A l’entendre, ce sont les leaders des groupements des partis politiques qui sont régulièrement invités, alors que ces groupements sont « caduques » actuellement. « J’ai découvert que je ne suis pas le seul à être écarté par des soi-disant chefs de composantes. Les composantes sont caduques de par la loi. Il n’y a plus rien qui tient debout, tous les baobabs sont couchés actuellement. Les baobabs qui étaient debout, qui sont tombés se conjuguent maintenant au passé : quand nous étions au pouvoir », a ajouté Do Pascal Sessouma.

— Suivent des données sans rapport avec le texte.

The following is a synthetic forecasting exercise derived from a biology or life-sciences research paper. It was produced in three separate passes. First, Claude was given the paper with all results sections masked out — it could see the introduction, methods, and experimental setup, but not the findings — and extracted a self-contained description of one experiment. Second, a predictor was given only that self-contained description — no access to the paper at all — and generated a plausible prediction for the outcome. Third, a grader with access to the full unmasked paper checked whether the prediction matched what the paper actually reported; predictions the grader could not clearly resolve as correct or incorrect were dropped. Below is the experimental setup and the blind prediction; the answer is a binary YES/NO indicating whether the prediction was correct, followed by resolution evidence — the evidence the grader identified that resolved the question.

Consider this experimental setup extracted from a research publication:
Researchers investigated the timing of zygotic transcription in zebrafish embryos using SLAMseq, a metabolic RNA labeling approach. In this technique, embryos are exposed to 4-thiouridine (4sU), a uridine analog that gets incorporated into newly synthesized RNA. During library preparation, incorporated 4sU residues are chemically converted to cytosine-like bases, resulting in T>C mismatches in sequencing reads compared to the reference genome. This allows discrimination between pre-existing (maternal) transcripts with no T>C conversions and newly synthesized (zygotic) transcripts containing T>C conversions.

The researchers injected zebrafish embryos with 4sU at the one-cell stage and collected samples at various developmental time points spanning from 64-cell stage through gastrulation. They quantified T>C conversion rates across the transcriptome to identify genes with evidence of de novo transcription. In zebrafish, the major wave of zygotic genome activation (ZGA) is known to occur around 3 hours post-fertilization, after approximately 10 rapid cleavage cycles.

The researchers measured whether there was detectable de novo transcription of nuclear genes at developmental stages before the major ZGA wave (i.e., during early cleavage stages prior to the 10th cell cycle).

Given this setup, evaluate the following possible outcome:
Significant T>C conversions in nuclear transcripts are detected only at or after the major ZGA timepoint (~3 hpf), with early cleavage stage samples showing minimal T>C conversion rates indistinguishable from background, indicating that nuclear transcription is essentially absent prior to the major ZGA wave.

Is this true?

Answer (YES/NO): NO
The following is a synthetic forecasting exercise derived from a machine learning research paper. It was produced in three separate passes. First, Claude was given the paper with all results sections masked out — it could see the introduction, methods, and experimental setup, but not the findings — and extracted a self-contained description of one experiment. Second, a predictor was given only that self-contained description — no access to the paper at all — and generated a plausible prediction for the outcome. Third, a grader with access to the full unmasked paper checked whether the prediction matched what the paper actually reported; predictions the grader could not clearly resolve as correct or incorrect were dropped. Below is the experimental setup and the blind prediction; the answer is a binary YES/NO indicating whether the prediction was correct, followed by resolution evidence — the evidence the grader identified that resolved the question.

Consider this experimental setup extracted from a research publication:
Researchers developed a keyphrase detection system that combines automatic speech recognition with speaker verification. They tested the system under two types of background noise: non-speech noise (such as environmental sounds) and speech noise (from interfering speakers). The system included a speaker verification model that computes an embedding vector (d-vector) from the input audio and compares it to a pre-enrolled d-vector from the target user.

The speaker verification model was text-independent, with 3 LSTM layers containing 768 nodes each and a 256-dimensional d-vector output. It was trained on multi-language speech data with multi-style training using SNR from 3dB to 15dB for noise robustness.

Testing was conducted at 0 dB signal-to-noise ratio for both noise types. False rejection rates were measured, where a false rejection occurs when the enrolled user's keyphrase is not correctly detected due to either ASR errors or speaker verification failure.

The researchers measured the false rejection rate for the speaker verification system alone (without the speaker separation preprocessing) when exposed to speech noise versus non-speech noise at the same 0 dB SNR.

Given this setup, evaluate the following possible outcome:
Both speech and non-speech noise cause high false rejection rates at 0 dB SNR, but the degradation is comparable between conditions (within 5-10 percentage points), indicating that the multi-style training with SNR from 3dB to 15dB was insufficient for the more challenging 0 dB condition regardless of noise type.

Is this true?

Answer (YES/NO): NO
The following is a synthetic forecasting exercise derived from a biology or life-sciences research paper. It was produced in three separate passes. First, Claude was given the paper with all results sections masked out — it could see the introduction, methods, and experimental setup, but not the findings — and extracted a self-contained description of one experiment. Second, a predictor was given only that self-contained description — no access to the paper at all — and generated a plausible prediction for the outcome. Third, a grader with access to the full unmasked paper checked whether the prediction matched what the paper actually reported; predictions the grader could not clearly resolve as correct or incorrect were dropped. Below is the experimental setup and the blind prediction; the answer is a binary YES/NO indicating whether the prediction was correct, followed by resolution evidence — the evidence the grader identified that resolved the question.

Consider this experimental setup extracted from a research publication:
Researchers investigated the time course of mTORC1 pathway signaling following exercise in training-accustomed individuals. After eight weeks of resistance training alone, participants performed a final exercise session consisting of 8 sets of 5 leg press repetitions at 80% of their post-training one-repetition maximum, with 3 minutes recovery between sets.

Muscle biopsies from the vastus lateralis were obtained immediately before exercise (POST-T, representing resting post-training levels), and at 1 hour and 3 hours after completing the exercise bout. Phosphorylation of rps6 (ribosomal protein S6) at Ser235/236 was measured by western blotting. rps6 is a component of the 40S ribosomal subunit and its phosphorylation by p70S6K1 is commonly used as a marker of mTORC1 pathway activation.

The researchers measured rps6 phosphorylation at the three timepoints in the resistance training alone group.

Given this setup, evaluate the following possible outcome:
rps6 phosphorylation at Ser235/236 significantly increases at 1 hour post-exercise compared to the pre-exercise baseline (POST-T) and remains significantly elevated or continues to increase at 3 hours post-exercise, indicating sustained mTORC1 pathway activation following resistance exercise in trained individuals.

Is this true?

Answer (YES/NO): YES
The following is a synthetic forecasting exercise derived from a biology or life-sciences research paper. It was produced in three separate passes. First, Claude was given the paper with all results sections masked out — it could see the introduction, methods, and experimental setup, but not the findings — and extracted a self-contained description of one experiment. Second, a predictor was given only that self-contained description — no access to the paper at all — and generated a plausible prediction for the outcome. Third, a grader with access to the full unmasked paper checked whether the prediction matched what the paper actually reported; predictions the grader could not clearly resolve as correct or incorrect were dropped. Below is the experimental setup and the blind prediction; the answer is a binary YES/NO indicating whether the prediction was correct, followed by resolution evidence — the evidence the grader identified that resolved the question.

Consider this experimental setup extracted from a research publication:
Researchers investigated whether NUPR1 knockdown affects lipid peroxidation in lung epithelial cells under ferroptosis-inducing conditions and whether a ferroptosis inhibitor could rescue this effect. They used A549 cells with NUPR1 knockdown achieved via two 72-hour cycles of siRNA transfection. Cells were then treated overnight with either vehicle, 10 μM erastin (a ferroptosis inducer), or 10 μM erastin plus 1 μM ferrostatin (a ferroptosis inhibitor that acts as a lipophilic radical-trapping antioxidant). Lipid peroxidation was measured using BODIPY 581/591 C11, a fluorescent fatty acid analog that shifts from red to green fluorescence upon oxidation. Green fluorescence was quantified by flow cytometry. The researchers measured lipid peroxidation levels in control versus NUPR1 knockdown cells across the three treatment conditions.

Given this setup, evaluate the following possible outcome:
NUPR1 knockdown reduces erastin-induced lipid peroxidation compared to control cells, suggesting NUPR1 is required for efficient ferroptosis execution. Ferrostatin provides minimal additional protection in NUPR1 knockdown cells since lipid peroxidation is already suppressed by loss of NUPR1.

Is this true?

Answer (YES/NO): NO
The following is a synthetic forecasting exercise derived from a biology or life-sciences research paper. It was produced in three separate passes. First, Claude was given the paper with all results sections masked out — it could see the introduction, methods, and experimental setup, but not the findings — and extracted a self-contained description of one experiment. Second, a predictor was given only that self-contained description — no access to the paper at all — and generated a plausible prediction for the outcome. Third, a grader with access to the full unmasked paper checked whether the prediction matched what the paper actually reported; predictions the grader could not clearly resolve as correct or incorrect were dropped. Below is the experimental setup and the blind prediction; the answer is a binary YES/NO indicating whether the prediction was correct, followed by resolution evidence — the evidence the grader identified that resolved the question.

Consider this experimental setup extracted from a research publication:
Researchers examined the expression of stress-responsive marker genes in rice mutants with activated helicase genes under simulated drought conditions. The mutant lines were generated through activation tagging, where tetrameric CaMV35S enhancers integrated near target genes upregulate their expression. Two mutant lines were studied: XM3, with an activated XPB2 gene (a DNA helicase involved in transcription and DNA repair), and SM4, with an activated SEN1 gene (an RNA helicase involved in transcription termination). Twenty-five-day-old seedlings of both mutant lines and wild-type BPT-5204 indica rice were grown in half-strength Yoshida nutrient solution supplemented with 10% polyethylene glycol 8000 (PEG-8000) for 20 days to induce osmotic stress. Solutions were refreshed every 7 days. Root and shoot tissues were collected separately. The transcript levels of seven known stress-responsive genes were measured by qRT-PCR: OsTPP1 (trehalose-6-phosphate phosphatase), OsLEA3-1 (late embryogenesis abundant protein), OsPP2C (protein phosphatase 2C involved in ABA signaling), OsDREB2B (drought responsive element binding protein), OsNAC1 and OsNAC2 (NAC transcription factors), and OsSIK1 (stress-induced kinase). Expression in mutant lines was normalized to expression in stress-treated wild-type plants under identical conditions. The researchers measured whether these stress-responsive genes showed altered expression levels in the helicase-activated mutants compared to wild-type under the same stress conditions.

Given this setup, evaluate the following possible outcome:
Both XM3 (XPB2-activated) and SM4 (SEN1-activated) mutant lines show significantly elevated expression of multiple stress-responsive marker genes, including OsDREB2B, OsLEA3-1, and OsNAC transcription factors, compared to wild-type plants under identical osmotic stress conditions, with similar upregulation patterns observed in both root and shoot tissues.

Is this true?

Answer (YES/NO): NO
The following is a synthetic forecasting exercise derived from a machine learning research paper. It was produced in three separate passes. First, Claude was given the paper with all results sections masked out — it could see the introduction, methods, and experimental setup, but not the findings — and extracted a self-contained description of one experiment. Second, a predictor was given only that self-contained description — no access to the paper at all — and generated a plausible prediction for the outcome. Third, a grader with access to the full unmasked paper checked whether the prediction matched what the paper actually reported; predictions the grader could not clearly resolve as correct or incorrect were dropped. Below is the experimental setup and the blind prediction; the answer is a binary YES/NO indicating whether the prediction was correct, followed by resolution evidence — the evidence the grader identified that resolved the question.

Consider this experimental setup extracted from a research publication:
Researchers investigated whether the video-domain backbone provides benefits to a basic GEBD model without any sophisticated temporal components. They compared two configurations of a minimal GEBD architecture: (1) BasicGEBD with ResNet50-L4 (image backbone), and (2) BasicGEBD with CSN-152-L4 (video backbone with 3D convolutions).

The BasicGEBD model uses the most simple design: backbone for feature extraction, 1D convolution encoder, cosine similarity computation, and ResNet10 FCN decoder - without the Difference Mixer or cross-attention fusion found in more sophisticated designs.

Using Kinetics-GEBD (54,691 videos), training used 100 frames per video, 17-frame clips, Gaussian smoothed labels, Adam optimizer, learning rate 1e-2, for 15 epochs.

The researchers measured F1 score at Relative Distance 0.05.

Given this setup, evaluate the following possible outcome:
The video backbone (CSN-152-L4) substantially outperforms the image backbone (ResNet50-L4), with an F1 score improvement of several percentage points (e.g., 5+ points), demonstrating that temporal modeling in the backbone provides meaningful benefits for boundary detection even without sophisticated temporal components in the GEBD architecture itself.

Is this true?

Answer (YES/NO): YES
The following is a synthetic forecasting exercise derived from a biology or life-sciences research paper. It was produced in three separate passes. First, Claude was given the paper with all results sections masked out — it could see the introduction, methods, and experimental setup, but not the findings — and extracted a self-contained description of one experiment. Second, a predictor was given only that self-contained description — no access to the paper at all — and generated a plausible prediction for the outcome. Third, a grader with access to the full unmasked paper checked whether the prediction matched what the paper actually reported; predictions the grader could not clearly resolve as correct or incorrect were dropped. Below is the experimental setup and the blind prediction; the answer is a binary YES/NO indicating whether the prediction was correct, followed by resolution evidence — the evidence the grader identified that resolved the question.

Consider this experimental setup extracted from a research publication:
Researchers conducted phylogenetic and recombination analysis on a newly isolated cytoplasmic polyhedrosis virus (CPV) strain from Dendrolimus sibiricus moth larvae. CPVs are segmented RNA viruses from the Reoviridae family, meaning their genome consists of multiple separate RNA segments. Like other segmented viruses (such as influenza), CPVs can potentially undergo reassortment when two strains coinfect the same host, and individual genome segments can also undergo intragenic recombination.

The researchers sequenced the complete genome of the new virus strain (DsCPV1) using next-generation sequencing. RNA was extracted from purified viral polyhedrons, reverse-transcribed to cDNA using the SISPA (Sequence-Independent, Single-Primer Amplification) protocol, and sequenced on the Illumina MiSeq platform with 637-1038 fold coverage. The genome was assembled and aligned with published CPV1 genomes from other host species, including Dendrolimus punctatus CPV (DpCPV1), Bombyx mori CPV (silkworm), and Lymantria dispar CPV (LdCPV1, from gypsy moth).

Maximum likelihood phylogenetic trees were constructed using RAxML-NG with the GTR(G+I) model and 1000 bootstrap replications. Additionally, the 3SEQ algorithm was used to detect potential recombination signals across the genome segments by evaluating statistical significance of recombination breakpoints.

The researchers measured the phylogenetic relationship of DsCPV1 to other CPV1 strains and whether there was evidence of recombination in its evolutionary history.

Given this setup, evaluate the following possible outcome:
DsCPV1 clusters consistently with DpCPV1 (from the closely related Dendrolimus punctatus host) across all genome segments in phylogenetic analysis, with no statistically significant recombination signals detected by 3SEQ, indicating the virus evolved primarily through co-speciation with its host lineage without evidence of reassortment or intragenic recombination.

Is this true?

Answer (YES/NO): NO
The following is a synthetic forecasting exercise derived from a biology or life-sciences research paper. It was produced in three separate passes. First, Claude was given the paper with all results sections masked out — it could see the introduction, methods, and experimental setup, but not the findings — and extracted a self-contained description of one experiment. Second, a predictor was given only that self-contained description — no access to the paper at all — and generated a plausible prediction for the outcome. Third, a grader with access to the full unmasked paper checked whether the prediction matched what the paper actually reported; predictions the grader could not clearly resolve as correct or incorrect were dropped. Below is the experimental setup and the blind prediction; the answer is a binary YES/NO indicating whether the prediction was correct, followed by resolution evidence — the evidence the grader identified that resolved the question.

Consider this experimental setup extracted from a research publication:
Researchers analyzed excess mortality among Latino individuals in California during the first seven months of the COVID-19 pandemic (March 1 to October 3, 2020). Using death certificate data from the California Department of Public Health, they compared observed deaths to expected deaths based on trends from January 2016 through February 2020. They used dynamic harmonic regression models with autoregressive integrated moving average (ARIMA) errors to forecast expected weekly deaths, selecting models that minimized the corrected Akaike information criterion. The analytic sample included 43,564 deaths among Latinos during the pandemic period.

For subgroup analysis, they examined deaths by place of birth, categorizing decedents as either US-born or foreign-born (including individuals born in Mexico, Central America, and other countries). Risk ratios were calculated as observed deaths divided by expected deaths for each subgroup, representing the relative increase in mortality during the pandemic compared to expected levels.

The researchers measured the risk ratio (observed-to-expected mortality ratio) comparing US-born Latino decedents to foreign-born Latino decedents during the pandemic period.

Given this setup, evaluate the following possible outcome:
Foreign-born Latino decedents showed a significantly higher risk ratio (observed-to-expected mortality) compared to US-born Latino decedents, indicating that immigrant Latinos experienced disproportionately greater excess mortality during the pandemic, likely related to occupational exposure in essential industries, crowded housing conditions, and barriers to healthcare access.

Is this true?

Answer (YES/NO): YES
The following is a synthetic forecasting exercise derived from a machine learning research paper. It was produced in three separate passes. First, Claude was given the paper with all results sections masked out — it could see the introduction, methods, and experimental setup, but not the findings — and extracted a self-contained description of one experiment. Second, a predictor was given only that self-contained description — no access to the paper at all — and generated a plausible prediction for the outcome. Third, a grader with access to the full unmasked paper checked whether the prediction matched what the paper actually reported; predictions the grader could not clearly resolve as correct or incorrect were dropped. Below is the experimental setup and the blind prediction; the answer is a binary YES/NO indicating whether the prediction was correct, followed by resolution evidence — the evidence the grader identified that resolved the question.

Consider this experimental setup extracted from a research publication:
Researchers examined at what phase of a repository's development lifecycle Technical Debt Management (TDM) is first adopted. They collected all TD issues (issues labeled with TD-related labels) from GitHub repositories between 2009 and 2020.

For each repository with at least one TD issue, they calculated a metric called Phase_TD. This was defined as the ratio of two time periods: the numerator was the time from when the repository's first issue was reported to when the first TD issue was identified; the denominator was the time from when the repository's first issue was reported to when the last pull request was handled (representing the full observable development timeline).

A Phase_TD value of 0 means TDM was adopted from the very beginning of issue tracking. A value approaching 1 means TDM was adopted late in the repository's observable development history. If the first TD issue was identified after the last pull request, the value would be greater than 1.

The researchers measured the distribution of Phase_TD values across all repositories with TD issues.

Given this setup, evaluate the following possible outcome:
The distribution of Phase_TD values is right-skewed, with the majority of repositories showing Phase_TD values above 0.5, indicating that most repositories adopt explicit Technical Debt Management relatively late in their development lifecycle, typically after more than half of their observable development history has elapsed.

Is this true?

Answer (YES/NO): NO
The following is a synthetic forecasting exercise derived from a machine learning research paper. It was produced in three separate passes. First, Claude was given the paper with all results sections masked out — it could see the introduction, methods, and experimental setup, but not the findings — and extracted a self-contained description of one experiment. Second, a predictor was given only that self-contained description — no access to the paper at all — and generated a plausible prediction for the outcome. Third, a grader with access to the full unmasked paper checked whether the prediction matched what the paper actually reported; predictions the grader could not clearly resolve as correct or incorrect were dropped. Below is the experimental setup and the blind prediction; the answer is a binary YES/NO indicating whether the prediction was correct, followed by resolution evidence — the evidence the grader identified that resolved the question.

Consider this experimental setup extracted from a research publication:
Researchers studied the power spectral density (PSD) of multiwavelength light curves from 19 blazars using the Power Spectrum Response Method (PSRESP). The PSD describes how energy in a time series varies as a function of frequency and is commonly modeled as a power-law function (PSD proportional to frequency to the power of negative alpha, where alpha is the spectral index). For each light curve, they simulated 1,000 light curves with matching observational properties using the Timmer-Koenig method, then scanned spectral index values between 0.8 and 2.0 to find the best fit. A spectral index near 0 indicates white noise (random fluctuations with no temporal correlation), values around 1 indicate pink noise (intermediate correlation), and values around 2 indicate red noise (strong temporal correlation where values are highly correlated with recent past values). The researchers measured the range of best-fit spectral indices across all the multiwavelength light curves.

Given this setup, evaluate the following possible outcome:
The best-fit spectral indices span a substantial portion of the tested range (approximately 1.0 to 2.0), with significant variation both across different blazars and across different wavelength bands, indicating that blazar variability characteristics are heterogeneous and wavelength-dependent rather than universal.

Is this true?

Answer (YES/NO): NO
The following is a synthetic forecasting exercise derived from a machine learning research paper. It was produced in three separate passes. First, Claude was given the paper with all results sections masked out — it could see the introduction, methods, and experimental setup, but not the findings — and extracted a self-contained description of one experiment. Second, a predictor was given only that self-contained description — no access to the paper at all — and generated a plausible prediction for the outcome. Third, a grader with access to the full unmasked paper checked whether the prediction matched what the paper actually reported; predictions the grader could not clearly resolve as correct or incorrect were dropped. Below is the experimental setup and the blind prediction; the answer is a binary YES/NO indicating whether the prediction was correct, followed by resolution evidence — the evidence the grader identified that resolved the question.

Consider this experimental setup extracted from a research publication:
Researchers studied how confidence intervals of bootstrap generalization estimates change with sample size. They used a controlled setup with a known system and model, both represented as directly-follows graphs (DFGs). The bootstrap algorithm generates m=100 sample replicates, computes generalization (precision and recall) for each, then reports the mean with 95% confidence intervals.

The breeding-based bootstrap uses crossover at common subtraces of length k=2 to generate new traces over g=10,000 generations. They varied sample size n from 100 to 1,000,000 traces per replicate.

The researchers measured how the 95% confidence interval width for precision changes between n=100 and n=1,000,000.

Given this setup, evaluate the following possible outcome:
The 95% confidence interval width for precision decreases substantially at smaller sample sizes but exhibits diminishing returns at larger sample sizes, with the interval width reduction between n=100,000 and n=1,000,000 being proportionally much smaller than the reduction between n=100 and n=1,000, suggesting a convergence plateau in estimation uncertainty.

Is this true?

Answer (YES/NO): NO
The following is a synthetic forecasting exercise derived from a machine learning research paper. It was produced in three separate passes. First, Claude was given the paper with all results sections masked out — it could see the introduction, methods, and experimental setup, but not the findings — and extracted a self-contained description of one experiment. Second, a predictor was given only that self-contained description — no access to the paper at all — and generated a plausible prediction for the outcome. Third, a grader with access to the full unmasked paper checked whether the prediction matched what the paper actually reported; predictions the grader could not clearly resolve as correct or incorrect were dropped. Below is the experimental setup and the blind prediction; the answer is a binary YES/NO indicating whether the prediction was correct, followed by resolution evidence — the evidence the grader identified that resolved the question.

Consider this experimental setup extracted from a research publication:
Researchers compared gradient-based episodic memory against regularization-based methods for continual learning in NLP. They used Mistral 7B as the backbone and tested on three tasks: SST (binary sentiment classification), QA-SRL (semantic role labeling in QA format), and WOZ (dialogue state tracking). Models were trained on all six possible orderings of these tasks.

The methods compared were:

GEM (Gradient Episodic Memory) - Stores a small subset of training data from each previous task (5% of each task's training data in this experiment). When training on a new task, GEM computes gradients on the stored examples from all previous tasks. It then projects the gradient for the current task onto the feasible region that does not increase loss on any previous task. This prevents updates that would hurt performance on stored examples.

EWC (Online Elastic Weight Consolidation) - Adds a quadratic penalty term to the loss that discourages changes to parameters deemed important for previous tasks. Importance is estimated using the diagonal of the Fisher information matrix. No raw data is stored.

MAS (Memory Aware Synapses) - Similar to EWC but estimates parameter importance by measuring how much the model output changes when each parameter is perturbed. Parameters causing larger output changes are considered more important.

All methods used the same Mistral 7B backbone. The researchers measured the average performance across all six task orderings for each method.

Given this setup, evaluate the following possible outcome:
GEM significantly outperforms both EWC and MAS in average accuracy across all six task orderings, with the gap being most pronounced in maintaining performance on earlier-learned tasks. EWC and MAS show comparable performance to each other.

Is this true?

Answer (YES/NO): NO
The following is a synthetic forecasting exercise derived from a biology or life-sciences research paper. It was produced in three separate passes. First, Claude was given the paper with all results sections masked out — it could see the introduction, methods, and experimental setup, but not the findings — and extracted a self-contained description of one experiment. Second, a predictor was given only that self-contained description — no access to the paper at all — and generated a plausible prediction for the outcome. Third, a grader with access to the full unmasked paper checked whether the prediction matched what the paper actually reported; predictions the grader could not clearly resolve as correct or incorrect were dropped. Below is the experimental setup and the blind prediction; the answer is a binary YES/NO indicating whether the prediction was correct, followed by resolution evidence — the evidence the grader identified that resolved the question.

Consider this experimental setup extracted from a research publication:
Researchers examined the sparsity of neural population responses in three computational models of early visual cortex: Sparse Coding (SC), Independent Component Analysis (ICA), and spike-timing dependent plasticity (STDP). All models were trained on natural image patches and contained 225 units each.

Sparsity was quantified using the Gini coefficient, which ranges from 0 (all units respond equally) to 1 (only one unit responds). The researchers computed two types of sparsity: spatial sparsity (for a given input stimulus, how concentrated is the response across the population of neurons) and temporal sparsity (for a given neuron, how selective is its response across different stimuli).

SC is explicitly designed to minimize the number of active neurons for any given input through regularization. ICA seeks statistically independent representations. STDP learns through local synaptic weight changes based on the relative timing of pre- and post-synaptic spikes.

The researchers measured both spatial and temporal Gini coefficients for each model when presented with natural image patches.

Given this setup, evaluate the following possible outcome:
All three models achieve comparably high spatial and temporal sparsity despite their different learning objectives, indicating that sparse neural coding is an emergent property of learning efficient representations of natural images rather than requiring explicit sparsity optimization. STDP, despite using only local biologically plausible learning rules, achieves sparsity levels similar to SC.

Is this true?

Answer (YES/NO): NO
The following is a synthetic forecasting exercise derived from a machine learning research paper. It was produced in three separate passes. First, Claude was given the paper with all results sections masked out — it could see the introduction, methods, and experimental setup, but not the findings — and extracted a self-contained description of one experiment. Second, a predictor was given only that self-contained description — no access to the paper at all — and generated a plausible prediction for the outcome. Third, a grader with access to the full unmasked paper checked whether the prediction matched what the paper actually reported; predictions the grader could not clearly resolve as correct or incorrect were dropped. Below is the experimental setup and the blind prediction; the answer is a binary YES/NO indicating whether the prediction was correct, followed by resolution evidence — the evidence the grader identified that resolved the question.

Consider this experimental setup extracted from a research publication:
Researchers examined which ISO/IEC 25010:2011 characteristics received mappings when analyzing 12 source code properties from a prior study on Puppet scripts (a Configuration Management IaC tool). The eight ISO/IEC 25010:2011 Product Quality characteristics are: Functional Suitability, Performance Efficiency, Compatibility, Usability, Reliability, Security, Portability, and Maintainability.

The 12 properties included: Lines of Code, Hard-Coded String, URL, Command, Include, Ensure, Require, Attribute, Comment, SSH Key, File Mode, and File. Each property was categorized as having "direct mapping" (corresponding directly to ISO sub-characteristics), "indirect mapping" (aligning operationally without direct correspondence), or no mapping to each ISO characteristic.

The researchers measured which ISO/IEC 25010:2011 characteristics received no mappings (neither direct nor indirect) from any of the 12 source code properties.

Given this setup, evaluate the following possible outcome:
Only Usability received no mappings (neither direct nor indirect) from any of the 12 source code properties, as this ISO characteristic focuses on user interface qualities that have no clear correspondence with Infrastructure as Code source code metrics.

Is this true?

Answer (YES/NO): NO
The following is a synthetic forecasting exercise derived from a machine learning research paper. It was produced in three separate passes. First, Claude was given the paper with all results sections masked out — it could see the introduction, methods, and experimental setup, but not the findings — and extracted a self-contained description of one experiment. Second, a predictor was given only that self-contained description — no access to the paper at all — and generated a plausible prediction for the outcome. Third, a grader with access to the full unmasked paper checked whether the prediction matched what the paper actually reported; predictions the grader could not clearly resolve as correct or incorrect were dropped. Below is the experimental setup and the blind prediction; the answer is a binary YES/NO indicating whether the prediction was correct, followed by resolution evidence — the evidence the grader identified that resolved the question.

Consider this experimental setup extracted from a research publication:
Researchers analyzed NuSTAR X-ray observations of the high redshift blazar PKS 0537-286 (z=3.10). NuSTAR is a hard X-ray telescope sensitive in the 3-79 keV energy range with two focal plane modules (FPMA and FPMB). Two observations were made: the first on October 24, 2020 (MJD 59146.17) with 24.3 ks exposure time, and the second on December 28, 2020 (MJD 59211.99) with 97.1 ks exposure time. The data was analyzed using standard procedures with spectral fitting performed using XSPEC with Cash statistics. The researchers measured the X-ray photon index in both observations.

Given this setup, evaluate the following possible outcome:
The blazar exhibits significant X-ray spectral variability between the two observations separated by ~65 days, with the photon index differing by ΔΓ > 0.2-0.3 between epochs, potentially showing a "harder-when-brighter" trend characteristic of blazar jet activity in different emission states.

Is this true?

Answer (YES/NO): NO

Michel Béré, un autre président du parti « écarté » en veut, quant à lui, au ministère de l’Administration territoriale et de la decentralisation (MATD). « Moi j’interpelle le MATD (…) parce que la classe politique a un sérieux problème. Quand il y a une convocation pour que les leaders des différents partis politiques se rencontrent, on parle de regroupement de deux entités notamment la majorité et l’opposition. A chaque fois on parle de l’ex majorité, l’ex opposition et je pense que là ça ne tient plus puisque le pouvoir a changé de camp. Quand le pouvoir change de camp il faut une nouvelle reconfiguration », a prôné le leader du Rassemblement pour le développement national (RDN).

Ces leaders des mouvements et partis politiques ont aussi indiqué qu’ils soutiennent la transition. Ils disent avoir mis en place des initiatives afin de récolter des fonds au profit des combattants aux fronts.